Per quanto riguarda l’Italia ad ognuno di noi il mangiare che finisce nei rifiuti o viene eliminato è costato 385 euro all’anno, per un totale di 22,8 miliardi euro. Dal punto di vista totale il 79% dello spreco, 17,9 miliardi di euro, avviene nelle mura domestiche, mentre il rimanente è suddiviso tra la produzione agricola, 11% pari a 2,4 miliardi; industria alimentare, 4% equivalente a 970 milioni e infine nella ristorazione, 2% 550 milioni.
Il rapporto prende in esame otto Paesi europei e più spreconi di noi (8,65 milioni di tonnellate) ci sono Germania (10,9 milioni) e Francia (9 milioni).
Una classifica di cui c’è poco da andare fieri, anzi piuttosto scandalosa, non solo se raffrontata con quelle aree del mondo dove si continua a morire di fame, ma anche con le crescenti disuguaglianze negli stessi paesi occidentali, in primis il nostro. Oramai decine di inchieste giornalistiche, l’ultima degna di segnalazione quella di lunedì scorso di Presa Diretta, hanno evidenziato l’enormi difficoltà delle persone di strato sociale medio- basso a riuscire a mantenere un tenore di vita dignitoso.
Le file davanti ai punti mensa delle associazioni di volontariato sono sempre più lunghe e composte da chi fino a non molto tempo fa mai si sarebbe immaginato di trovarsi in questa situazione.

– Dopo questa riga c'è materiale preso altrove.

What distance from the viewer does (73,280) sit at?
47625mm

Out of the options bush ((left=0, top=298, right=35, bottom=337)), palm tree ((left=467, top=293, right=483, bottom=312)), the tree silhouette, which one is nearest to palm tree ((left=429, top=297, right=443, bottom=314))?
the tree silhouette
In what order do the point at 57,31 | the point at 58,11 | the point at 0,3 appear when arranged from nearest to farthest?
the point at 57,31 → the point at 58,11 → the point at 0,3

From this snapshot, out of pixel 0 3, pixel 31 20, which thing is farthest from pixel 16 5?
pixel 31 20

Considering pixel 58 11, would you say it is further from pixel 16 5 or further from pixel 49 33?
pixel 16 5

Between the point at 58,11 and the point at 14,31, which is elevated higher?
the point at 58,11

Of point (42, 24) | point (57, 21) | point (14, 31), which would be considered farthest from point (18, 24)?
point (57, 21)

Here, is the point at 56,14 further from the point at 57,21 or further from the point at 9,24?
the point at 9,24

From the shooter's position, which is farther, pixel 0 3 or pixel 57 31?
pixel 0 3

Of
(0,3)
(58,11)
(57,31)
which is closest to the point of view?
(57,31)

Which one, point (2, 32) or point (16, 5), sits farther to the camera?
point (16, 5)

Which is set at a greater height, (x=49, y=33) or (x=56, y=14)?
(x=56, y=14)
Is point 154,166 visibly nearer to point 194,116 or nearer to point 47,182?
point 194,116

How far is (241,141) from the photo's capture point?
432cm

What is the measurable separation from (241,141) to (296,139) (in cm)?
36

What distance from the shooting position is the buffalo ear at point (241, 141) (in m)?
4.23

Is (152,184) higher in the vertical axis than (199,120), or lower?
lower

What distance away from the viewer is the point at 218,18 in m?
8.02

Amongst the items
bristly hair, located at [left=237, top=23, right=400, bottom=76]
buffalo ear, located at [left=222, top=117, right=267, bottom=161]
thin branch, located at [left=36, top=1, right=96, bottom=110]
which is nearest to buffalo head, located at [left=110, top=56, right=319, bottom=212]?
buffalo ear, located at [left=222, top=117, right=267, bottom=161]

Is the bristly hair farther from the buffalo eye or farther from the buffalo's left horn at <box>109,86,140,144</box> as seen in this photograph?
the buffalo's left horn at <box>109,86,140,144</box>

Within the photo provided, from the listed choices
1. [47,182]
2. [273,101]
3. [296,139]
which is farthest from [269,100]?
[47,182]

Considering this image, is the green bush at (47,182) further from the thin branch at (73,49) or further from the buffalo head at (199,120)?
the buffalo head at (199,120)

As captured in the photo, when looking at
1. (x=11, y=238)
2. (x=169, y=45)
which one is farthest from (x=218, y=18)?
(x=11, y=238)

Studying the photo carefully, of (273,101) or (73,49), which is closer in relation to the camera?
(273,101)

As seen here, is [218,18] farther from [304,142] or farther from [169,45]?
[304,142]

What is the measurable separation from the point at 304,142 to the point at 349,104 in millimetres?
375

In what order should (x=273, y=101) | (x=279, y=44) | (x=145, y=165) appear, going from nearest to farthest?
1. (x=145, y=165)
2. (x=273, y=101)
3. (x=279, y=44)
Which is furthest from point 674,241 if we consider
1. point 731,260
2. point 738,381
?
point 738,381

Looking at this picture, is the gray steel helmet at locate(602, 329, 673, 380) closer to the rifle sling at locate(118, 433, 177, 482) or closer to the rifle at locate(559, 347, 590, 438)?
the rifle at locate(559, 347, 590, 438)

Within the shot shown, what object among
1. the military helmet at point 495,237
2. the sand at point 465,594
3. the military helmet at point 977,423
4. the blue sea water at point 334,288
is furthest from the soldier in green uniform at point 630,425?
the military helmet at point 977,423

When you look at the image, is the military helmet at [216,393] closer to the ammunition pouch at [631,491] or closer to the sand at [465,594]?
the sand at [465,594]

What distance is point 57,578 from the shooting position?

E infatti dati recenti evidenziano come negli ultimi mesi nell’ambito famigliare lo spreco si sia ridotto di circa il 25%.
In ogni caso lo spreco alimentare è la fotografia di un sistema insulso, ingiusto che per l’ennesima volta chiama in causa un modello sociale ed economico inaccettabile che va radicalmente messo in discussione e cambiato.